Two of telehealth's top providers are squaring off in a battle over patent infringement.
American Well has filed suit against Teladoc in U.S. District Court in Massachusetts, accusing the Dallas-based company of "infringement of its intellectual property rights" in deploying an online telehealth platform that allegedly mirrors what Boston-based American Well deploys.
“Teladoc has infringed American Well’s intellectual property,” Ido Schoenberg, American Well's co-founder and CEO, said in a press release issued at noon on June 8. “While a transparent and competitive landscape is an imperative for innovation, Teladoc has unfairly disregarded American Well's ownership rights to advance its business.
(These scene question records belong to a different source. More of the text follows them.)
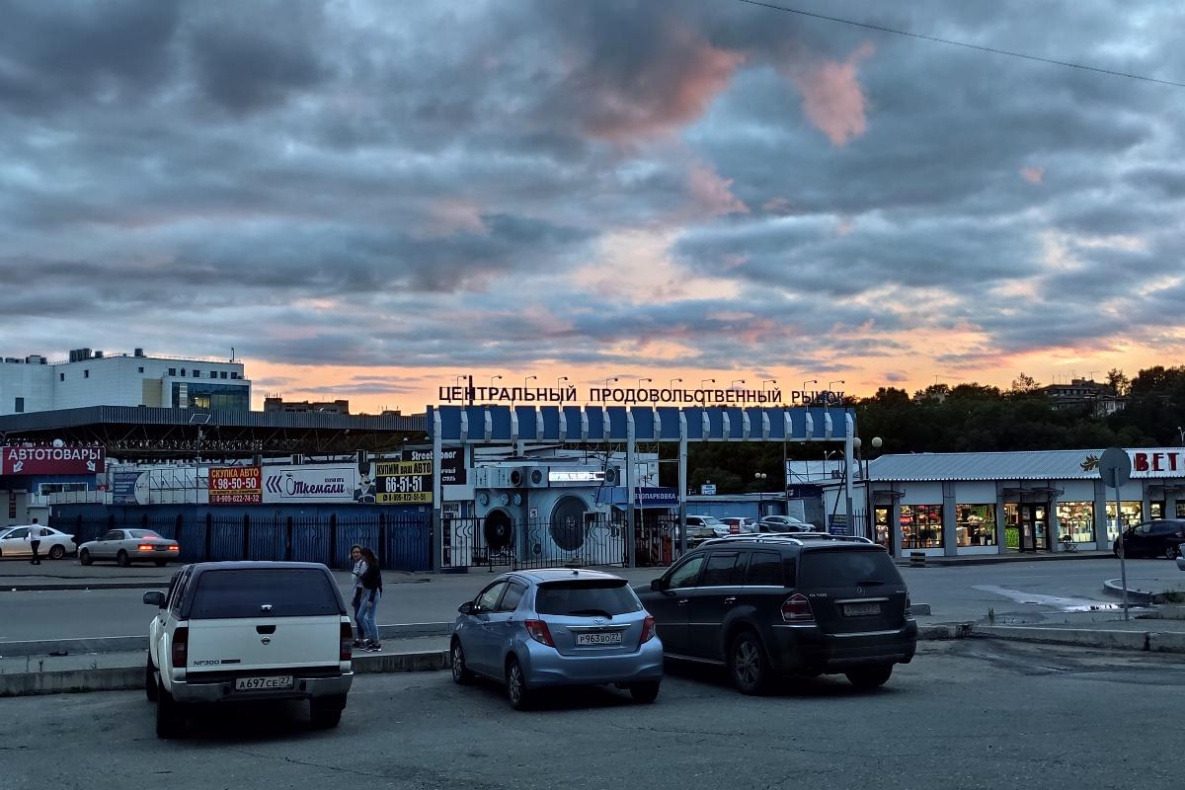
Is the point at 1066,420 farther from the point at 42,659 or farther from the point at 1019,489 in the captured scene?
the point at 42,659

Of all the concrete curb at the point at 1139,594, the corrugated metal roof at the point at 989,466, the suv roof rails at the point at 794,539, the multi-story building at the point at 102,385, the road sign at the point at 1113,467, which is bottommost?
the concrete curb at the point at 1139,594

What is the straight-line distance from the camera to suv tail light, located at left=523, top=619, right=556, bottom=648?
40.6ft

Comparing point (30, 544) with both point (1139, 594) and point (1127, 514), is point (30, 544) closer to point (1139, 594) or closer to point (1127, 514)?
point (1139, 594)

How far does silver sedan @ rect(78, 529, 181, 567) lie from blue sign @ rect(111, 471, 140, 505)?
823 cm

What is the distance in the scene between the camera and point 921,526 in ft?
180

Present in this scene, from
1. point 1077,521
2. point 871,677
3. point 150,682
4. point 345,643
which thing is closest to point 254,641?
point 345,643

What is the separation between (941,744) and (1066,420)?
11089cm

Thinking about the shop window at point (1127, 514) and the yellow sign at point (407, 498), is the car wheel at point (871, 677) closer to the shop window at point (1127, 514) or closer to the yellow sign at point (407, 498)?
the yellow sign at point (407, 498)

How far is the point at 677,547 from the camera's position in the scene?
4681cm

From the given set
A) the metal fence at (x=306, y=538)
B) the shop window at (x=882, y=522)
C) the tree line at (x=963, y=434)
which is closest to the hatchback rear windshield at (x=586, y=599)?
the metal fence at (x=306, y=538)

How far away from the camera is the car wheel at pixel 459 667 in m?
14.4

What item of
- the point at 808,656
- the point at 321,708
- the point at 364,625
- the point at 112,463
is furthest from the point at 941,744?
the point at 112,463

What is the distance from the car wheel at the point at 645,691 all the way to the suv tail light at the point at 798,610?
1.66m

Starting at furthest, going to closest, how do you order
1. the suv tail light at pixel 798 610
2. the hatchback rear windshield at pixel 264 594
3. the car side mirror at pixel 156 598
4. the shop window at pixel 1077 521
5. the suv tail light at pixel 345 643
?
the shop window at pixel 1077 521
the suv tail light at pixel 798 610
the car side mirror at pixel 156 598
the suv tail light at pixel 345 643
the hatchback rear windshield at pixel 264 594
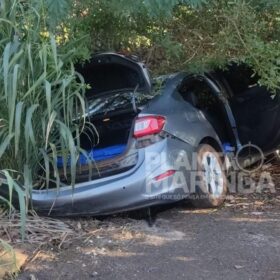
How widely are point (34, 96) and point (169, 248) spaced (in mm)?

We developed and patented these innovations and we owe it to our clients, partners and shareholders to protect them.”
The 10-page lawsuit centers on American Well's so-called "550 patent," which focuses on the platform accessed by a consumer to locate and connect online with an available healthcare provider.
The patent - among the 26 obtained by American Well, with another 25 pending - is titled "Connecting consumers with service providers." It describes "a data repository that stores information pertaining to medical service providers, including present availability of the medical service providers for participating in a consultation; receiving in a computer, indications that members of a pool of medical service providers have become presently available; receiving in the computer, a request from a consumer of services to consult with a medical provider; identifying in the computer, an available member of the pool; and establishing a real-time communication channel between the consumer of the services and the identified member of the pool."
In its lawsuit, American Well charges that Teladoc's "enterprise data store" is identical to American Well's data repository, and that Teladoc also monitors "providers' capacity" and uses a system that "manages custom visit queues that automatically and instantly route available visits to appropriate providers based upon proprietary algorithms." The lawsuit also states that Teladoc's system "dynamically and efficiently matches consumer demand and physician availability in real time" and that it allows a consumer and provider to "conduct a visit (via video or phone.)"
This past March, Teladoc officials filed what's called an "inter partes review" (IPR) with the U.S. Patent Trial and Appeals Board, basically challenging the validity of American Well's '550 patent. The PTAB hasn't decided whether to conduct the review yet, and American Well hasn't responded to Teladoc's motion.
In its lawsuit, American Well said Teladoc was aware that its platform was similar to American Well's platform, hence the request for an IPR, and was "concerned that it infringed (on) the '550 patent."
Teladoc has been busy in the courts lately. The company recently won an injunction against the Texas Medical Board, which had passed revised guidelines earlier this year to mandate a face-to-face meeting between physicians and new patients prior to issuing prescriptions or making certain diagnoses. That dispute is headed to trial.